** MATERIAL PROVIDED follows **

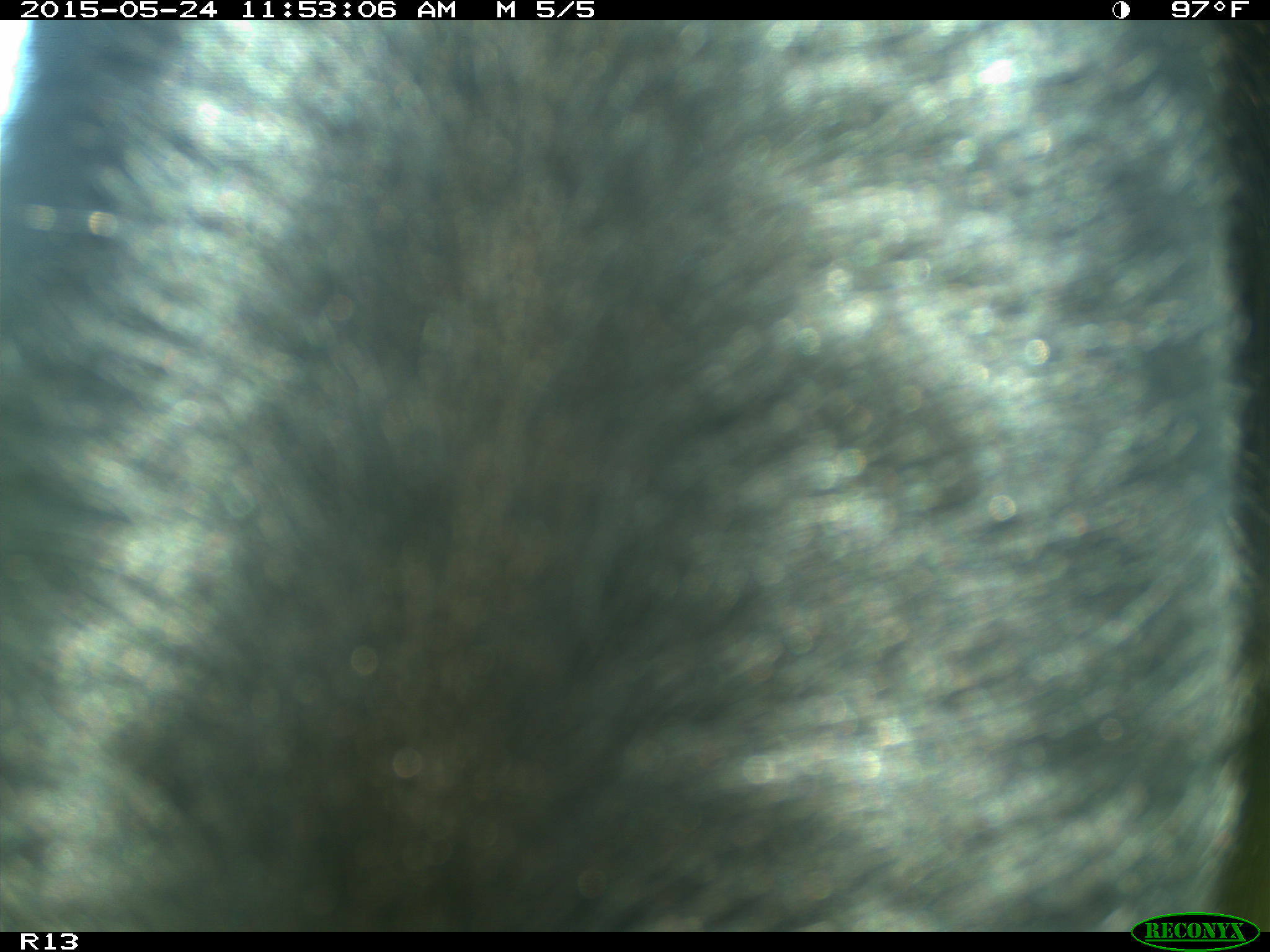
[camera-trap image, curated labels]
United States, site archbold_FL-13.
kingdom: Animalia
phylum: Chordata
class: Mammalia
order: Artiodactyla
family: Bovidae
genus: Bos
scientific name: Bos taurus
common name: domestic cow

** End of MATERIAL PROVIDED **

## REQUIRED ACTION
Please set the data above down exactly, with the pictures removed.

## SOLUTION BELOW
[camera-trap image, curated labels]
United States, site archbold_FL-13.
kingdom: Animalia
phylum: Chordata
class: Mammalia
order: Artiodactyla
family: Bovidae
genus: Bos
scientific name: Bos taurus
common name: domestic cow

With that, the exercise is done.